NORTH KOREA:South Korea will start shipping oil to North Korea next week, an official said yesterday, a day after UN nuclear inspectors said that the reclusive state had agreed to steps verifying a shutdown of its nuclear programme.
Under a disarmament-for-aid pact reached in six-country talks in February, impoverished North Korea pledged to start closing its Soviet-era Yongbyon reactor in exchange for 50,000 tonnes of heavy oil from its neighbour.
Implementation of the deal was held up for months because of an impasse over North Korean funds frozen in a Macau bank.
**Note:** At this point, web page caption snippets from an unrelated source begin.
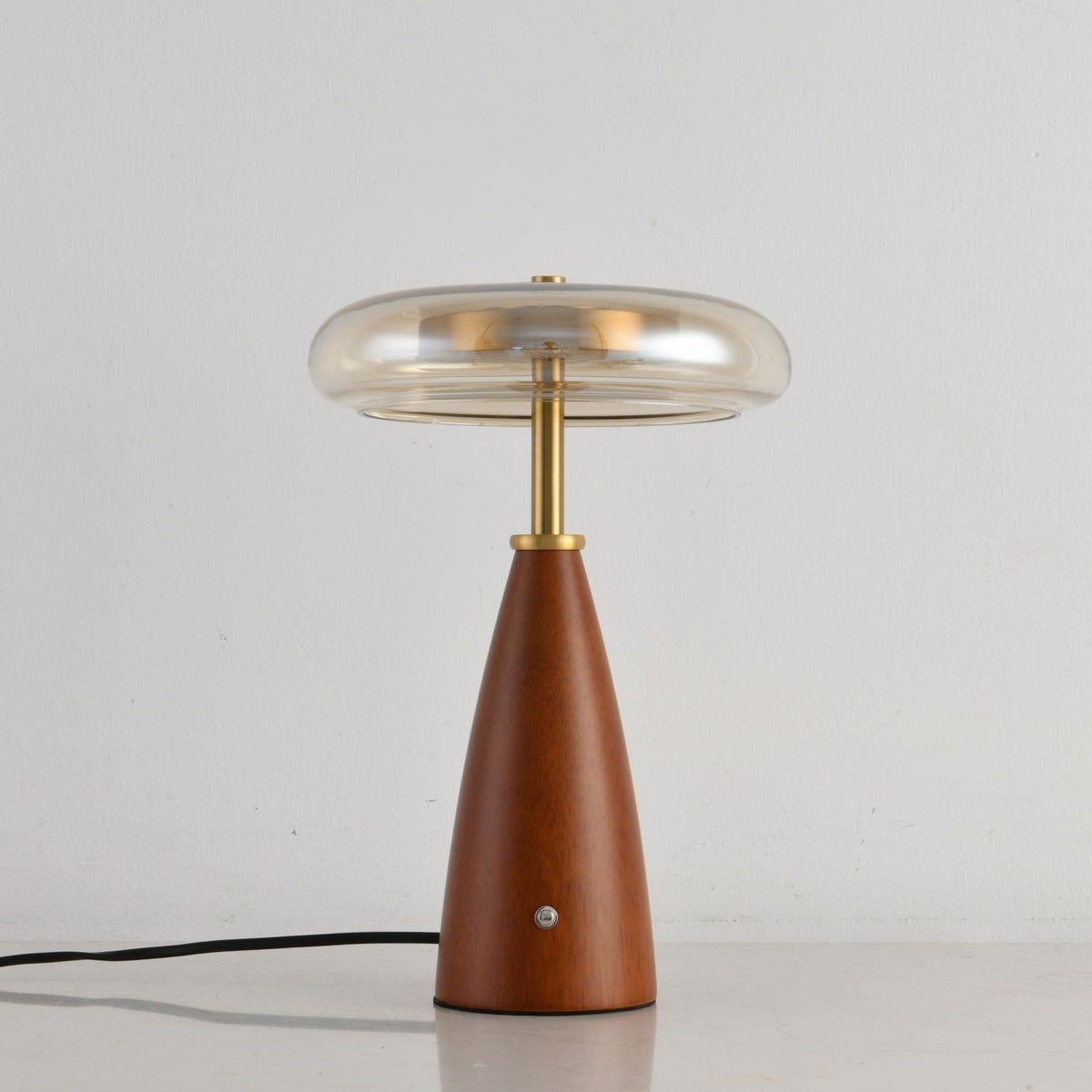 Mushroom Retro-glas tafellamp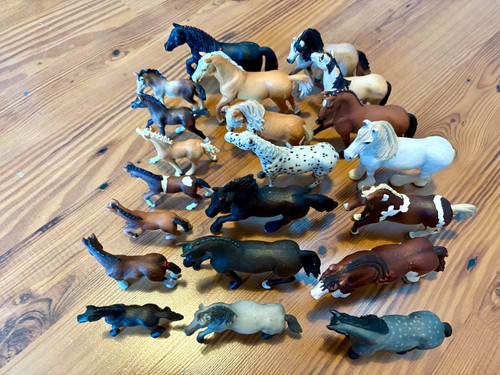 Schleich pferde bundle - pferde,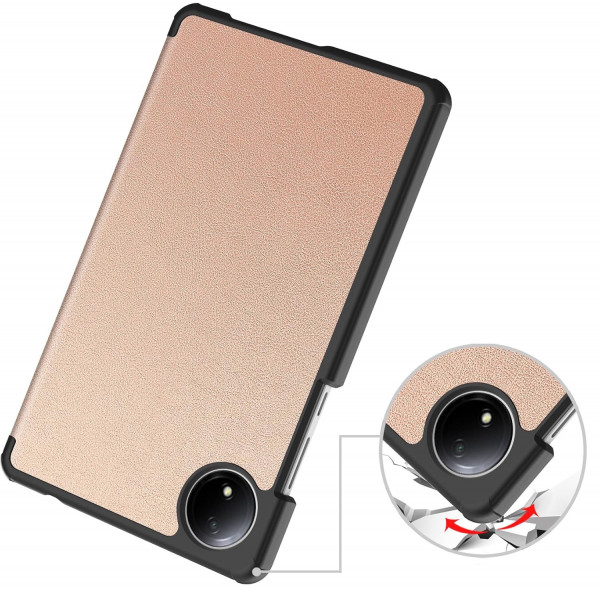 Фото - Чехол для планшета BeCover Smart Case for Xiaomi Redmi Pad SE 8.7'' Rose Gold (711909)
Pyongyang said that it had received the money.
"The first shipment will start next week and the initial amount will be between 5,000 and 10,000 tonnes," a South Korean Unification Ministry official said.
South Korea started massive food aid to North Korea at the weekend, citing progress in the nuclear talks as the reason for resuming aid suspended last year after the North test-fired a volley of ballistic missiles.
Pyongyang has won these concessions even though it missed a mid-April deadline to start shutting its reactor. US state department spokesman Sean McCormack said yesterday that Pyongyang wanted some of the oil before starting to close Yongbyon, and Washington was not opposed to such a shipment.
The International Atomic Energy Agency said Pyongyang had agreed to measures to verify a shutdown of the sprawling Yongbyon complex.